_Your instructions_
Leave the pictures out and reproduce, exactly, the lines from the one with "Among all of" through the end of the entries below.

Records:
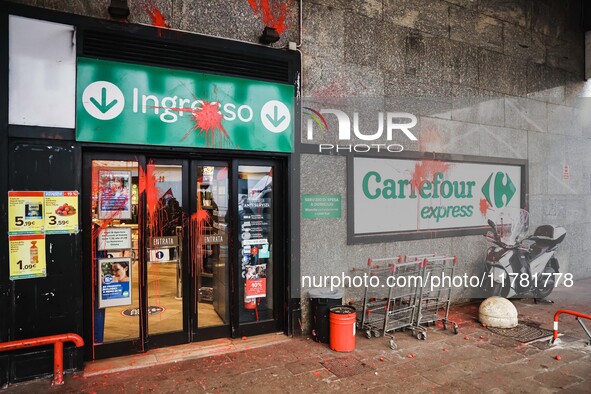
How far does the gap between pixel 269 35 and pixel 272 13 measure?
0.44 metres

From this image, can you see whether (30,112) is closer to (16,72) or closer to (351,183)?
(16,72)

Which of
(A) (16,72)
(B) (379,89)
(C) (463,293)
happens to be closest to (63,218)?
(A) (16,72)

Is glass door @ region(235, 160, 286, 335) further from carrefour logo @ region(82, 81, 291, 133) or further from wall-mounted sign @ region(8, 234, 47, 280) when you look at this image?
wall-mounted sign @ region(8, 234, 47, 280)

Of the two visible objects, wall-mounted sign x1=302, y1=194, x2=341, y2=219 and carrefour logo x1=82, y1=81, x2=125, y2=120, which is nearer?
carrefour logo x1=82, y1=81, x2=125, y2=120

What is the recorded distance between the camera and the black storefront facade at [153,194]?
447cm

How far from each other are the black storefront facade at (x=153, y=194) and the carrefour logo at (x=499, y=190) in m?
4.40

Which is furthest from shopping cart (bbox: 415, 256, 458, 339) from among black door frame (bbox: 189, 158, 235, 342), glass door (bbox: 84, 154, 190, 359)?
glass door (bbox: 84, 154, 190, 359)

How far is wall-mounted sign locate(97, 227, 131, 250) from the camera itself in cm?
495

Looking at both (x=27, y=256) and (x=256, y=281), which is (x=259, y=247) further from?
(x=27, y=256)

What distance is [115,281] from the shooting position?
16.5 ft

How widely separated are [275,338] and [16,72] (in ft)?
15.1

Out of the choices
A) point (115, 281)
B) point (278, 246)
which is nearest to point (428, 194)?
point (278, 246)

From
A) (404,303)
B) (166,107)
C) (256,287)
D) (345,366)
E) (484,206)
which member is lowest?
(345,366)

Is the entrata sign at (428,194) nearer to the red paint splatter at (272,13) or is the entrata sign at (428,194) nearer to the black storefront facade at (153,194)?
the black storefront facade at (153,194)
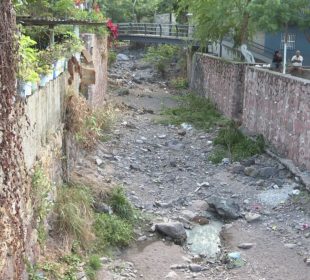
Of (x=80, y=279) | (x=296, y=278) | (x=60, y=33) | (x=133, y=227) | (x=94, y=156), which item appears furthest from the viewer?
(x=94, y=156)

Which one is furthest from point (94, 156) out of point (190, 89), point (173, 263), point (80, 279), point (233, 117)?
point (190, 89)

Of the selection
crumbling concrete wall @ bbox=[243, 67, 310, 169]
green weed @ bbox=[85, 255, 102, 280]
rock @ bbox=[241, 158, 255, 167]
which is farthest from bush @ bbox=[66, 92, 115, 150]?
crumbling concrete wall @ bbox=[243, 67, 310, 169]

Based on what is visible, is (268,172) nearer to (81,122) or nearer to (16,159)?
(81,122)

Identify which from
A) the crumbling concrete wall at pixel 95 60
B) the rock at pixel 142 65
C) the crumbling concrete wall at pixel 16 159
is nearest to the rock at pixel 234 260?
the crumbling concrete wall at pixel 16 159

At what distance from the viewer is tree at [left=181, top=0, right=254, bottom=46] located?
16.8m

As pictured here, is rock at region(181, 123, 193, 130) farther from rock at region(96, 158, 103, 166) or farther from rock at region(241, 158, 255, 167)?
rock at region(96, 158, 103, 166)

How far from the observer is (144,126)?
53.5 feet

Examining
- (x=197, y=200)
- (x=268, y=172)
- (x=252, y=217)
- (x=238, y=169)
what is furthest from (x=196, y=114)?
(x=252, y=217)

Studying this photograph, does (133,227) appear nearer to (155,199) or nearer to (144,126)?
(155,199)

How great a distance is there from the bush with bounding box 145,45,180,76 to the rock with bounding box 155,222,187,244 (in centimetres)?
2179

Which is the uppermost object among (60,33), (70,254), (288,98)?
(60,33)

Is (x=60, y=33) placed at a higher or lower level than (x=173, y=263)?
higher

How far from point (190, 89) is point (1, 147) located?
20.8 meters

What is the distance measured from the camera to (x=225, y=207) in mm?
9000
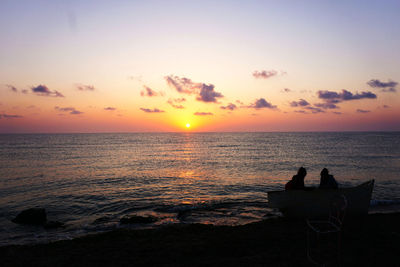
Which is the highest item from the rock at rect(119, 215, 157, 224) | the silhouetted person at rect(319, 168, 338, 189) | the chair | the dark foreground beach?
the silhouetted person at rect(319, 168, 338, 189)

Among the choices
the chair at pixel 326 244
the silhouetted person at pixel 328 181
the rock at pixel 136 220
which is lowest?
the rock at pixel 136 220

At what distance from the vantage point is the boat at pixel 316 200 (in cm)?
954

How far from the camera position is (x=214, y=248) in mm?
7582

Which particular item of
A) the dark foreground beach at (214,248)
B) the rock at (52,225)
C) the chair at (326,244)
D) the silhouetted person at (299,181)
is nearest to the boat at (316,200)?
the silhouetted person at (299,181)

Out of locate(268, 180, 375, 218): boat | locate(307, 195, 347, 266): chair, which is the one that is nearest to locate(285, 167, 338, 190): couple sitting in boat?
locate(268, 180, 375, 218): boat

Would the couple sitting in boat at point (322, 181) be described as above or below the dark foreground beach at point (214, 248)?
above

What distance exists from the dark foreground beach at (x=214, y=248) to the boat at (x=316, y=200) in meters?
0.45

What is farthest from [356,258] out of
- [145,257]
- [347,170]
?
[347,170]

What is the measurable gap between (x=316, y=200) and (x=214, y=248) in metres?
4.53

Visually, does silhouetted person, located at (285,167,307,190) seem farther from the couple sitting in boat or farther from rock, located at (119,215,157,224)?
rock, located at (119,215,157,224)

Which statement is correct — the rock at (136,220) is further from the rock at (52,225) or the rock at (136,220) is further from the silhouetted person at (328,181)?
the silhouetted person at (328,181)

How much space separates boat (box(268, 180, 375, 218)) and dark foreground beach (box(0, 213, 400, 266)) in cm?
45

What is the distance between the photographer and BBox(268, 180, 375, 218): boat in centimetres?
954

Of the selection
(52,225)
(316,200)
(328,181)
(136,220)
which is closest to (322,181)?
(328,181)
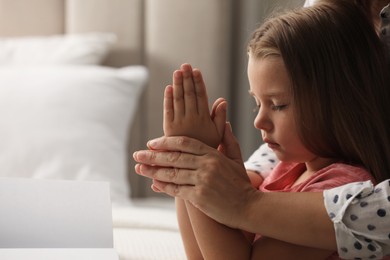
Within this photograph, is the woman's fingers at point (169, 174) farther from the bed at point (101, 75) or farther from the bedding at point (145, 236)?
the bed at point (101, 75)

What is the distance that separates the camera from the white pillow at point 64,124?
2018 millimetres

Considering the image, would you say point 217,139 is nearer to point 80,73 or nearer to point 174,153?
point 174,153

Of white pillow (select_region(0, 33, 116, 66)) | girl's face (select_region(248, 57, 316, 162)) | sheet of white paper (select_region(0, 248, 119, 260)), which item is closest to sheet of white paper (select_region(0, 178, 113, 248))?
sheet of white paper (select_region(0, 248, 119, 260))

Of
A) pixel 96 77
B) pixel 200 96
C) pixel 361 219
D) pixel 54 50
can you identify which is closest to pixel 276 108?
pixel 200 96

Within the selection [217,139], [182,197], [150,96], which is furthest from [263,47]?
[150,96]

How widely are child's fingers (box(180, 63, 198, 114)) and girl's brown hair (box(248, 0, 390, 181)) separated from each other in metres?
0.12

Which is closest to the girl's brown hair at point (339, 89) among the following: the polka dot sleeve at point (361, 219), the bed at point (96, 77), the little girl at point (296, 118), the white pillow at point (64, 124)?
the little girl at point (296, 118)

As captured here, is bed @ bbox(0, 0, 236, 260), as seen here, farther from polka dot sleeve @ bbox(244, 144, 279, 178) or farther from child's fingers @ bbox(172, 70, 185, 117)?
child's fingers @ bbox(172, 70, 185, 117)

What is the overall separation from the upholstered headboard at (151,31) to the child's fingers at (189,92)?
138 centimetres

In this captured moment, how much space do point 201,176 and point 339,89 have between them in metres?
0.24

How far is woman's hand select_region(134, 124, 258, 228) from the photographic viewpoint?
968mm

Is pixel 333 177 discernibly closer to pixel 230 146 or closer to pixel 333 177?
pixel 333 177

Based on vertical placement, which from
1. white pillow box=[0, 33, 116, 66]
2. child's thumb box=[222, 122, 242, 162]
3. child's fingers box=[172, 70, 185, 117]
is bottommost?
white pillow box=[0, 33, 116, 66]

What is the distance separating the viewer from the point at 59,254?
95 centimetres
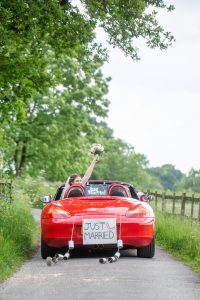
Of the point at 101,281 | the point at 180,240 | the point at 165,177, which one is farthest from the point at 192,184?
the point at 101,281

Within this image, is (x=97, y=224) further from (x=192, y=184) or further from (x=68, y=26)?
(x=192, y=184)

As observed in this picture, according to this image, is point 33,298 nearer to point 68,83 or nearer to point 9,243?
point 9,243

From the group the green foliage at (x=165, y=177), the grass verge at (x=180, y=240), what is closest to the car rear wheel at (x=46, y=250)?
the grass verge at (x=180, y=240)

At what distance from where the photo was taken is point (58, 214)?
39.5 feet

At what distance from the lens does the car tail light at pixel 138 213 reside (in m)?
12.1

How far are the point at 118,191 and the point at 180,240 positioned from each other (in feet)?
8.01

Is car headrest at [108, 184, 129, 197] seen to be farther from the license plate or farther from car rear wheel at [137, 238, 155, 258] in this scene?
the license plate

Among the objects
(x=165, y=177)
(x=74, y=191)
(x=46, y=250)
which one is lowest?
(x=46, y=250)

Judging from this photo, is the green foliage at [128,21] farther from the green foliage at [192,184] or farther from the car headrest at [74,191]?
the green foliage at [192,184]

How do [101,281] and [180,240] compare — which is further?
[180,240]

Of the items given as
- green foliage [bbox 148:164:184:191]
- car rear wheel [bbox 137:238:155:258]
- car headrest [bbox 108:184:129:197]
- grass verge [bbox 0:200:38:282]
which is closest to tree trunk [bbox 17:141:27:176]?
grass verge [bbox 0:200:38:282]

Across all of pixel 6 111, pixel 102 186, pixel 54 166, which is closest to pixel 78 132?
pixel 54 166

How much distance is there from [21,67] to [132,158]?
105355 millimetres

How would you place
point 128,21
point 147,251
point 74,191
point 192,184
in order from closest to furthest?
1. point 147,251
2. point 74,191
3. point 128,21
4. point 192,184
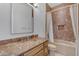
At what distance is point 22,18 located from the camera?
122cm

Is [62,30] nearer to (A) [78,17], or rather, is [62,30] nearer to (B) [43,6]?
(A) [78,17]

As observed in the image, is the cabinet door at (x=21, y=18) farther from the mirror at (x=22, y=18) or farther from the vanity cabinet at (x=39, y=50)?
the vanity cabinet at (x=39, y=50)

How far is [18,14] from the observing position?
3.94ft

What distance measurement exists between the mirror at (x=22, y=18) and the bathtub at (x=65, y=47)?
0.33 meters

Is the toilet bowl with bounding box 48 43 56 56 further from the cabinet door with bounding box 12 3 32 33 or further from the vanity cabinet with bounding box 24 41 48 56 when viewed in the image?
the cabinet door with bounding box 12 3 32 33

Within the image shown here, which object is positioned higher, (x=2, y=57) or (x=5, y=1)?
(x=5, y=1)

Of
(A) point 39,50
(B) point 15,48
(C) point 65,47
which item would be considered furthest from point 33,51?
(C) point 65,47

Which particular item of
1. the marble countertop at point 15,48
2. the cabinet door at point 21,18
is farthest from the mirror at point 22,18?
the marble countertop at point 15,48

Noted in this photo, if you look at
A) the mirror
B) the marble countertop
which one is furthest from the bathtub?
the mirror

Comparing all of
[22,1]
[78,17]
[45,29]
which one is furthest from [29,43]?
[78,17]

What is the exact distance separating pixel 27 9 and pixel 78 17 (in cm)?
55

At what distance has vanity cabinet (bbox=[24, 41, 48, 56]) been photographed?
3.85 feet

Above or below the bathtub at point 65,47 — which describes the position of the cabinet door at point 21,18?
above

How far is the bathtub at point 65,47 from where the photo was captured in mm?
1198
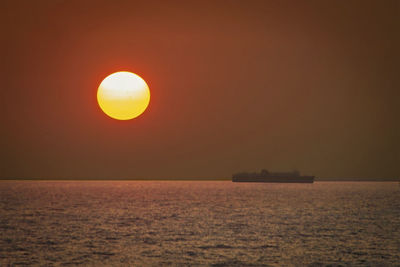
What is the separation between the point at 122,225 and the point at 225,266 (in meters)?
26.1

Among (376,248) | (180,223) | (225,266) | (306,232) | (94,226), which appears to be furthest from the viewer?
(180,223)

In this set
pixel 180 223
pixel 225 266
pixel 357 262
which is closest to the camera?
pixel 225 266

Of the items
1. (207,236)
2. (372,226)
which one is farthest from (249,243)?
(372,226)

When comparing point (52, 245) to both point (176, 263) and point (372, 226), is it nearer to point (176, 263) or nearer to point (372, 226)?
point (176, 263)

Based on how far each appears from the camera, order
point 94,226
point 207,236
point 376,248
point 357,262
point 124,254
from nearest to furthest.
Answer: point 357,262 < point 124,254 < point 376,248 < point 207,236 < point 94,226

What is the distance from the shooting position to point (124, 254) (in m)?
33.8

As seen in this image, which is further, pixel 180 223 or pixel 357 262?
pixel 180 223

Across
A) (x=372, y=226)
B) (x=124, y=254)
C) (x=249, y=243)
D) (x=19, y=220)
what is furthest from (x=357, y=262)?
(x=19, y=220)

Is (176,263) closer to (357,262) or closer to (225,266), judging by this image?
(225,266)

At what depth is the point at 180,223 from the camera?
56.6m

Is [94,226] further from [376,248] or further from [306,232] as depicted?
[376,248]

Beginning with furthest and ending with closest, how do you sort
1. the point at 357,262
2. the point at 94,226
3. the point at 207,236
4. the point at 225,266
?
1. the point at 94,226
2. the point at 207,236
3. the point at 357,262
4. the point at 225,266

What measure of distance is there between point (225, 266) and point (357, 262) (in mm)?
8204

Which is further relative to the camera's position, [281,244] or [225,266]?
[281,244]
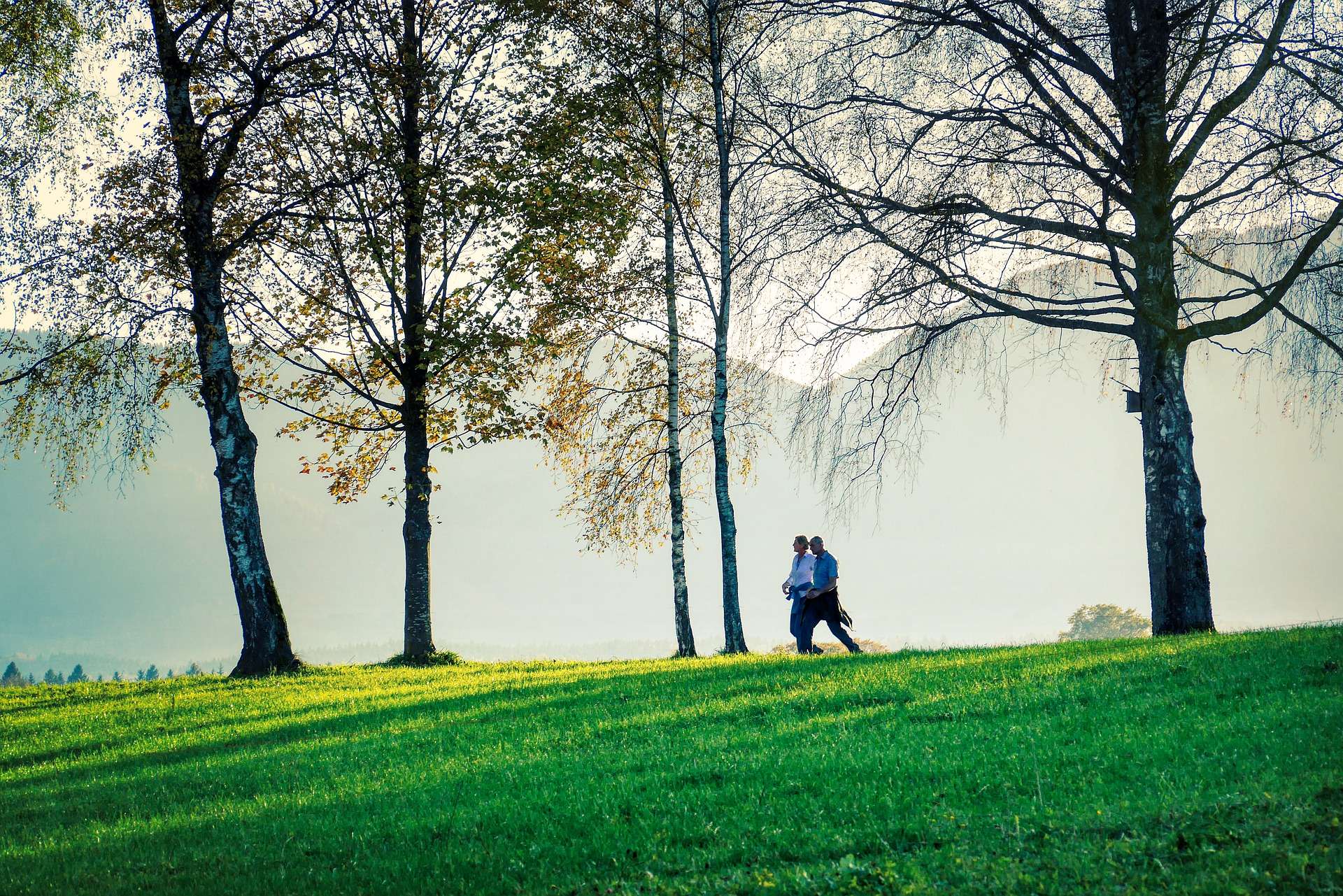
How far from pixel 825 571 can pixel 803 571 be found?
2.19 ft

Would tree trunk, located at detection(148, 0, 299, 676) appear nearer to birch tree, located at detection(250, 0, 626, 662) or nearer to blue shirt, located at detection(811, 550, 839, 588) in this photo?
birch tree, located at detection(250, 0, 626, 662)

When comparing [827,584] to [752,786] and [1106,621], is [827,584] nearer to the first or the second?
[752,786]

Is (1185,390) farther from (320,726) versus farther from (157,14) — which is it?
(157,14)

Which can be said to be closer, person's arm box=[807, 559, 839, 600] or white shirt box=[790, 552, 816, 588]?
person's arm box=[807, 559, 839, 600]

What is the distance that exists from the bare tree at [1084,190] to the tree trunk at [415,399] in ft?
29.2

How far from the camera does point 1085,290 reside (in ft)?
53.5

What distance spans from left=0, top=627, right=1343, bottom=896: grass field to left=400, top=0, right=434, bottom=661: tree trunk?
706 centimetres

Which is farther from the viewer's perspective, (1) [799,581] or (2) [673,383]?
(2) [673,383]

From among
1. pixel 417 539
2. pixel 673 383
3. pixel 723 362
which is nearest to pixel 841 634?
pixel 723 362

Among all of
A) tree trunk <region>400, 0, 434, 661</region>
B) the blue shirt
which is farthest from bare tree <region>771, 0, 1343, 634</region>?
tree trunk <region>400, 0, 434, 661</region>

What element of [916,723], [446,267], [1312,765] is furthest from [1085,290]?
[446,267]

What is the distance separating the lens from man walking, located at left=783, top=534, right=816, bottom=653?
1848 centimetres

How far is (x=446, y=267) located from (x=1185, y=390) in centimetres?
1508

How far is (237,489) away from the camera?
18156 mm
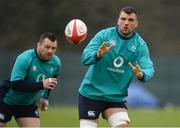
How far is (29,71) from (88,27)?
31987 mm

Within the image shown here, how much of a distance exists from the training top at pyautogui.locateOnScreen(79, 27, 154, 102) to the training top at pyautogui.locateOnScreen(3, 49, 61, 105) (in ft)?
2.47

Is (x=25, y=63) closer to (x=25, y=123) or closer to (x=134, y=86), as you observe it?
(x=25, y=123)

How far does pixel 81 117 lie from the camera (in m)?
11.6

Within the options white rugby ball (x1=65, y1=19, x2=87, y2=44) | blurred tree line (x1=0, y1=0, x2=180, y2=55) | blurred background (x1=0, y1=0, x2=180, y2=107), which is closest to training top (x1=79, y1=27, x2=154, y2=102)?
white rugby ball (x1=65, y1=19, x2=87, y2=44)

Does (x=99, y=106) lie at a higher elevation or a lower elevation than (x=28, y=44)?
higher

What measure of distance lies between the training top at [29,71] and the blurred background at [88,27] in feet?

_Written response_
Among all of
A) tree trunk <region>400, 0, 434, 661</region>
B) the blue shirt
which is farthest from bare tree <region>771, 0, 1343, 634</region>?
tree trunk <region>400, 0, 434, 661</region>

What element of [916,723], [446,267], [1312,765] is furthest from [1085,290]?
[446,267]

What is the distance separating the lens from man walking, located at left=783, top=534, right=816, bottom=653?
1848 centimetres

How far is (x=446, y=267) located from (x=1185, y=390) in centimetres?
1508

How far is (237,489) away from the camera?
18156 mm
How far is (29,71) from (88,27)?
31987 mm

Within the image shown here, how much of a distance exists from the training top at pyautogui.locateOnScreen(79, 27, 154, 102) to the training top at pyautogui.locateOnScreen(3, 49, 61, 105) (in ft)?
2.47

Is (x=25, y=63) closer to (x=25, y=123) or closer to (x=134, y=86), as you observe it?
(x=25, y=123)

How far does pixel 81 117 lie from the camera (in m)?
11.6

Within the options white rugby ball (x1=65, y1=19, x2=87, y2=44) | blurred tree line (x1=0, y1=0, x2=180, y2=55) | blurred background (x1=0, y1=0, x2=180, y2=107), which is closest to training top (x1=79, y1=27, x2=154, y2=102)?
white rugby ball (x1=65, y1=19, x2=87, y2=44)

Does (x=99, y=106) lie at a higher elevation or a lower elevation than (x=28, y=44)?
higher

What measure of distance lies between the training top at [29,71] and the blurred background at [88,27] in feet?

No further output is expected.